The kernel functions are:

Private Function k_G(x1 As Double, x2 As Double, b As Double) As Double
    'Gaussian kernel
    k_G = Exp(-(((x1 - x2) ^ 2) / (2 * b ^ 2)))
    
End Function

Private Function k_E(x1 As Double, x2 As Double, b As Double) As Double
    'Epanechnikov kernel
    If Abs((x1 - x2) / b) > 1 Then
        k_E = 0
    Else
        k_E = (3 / 4) * (1 - ((x1 - x2) / b) ^ 2)
    End If

End Function

Private Function k_L(x1 As Double, x2 As Double, b As Double) As Double
    'Logistic kernel
    k_L = 1 / (Exp((x1 - x2) / b) + Exp(-(x1 - x2) / b))
End Function

Private Function k_U(x1 As Double, x2 As Double, b As Double) As Double
    'Uniform kernel
    If Abs((x1 - x2) / b) > 1 Then
        k_U = 0
    Else
        k_U = 1 / 2
    End If

End Function

Private Function k_T(x1 As Double, x2 As Double, b As Double) As Double
    'Triangular kernel
    If Abs((x1 - x2) / b) > 1 Then
        k_T = 0
    Else
        k_T = (1 - Abs((x1 - x2) / b))
    End If

End Function

Private Function k_Q(x1 As Double, x2 As Double, b As Double) As Double
    'Quartic kernel
    If Abs((x1 - x2) / b) > 1 Then
        k_Q = 0
    Else
        k_Q = (15 / 16) * (1 - ((x1 - x2) / b) ^ 2) ^ 2
    End If

End Function

Private Function k_C(x1 As Double, x2 As Double, b As Double) As Double
    'Cubic kernel
    If Abs((x1 - x2) / b) > 1 Then
        k_C = 0
    Else
        k_C = (35 / 32) * (1 - ((x1 - x2) / b) ^ 2) ^ 3
    End If

End Function

Private Function k_Co(x1 As Double, x2 As Double, b As Double) As Double
    'Cosine kernel
    If Abs((x1 - x2) / b) > 1 Then
        k_Co = 0
    Else
        k_Co = (WorksheetFunction.Pi / 4) * Cos((WorksheetFunction.Pi / 2) * ((x1 - x2) / b))
    End If

End Function

Example

Just to give you a flavour of what the macro does, I created a series of data based on the sine function.
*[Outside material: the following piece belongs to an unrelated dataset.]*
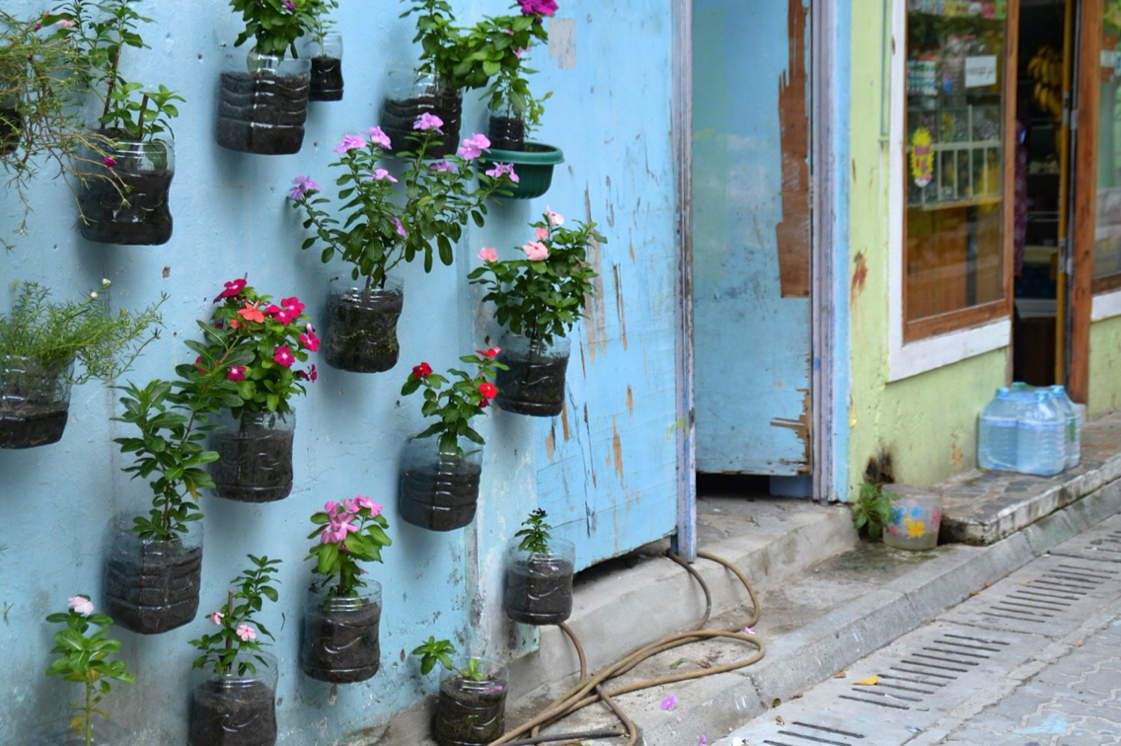 Flower wall in Vilimalé with recycled 5L-water bottles - North Malé atoll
Specifically the data is sin(x)+0.3*rand()-0.3

This will also show the shortcomings of the method and one way of surmounting them (although not entirely).



The above picture shows the original data series with the s=axis showing degrees. Let's apply the function to the data by entering:
=SmoothKernel(C2:C362,A2:A362,"G",1)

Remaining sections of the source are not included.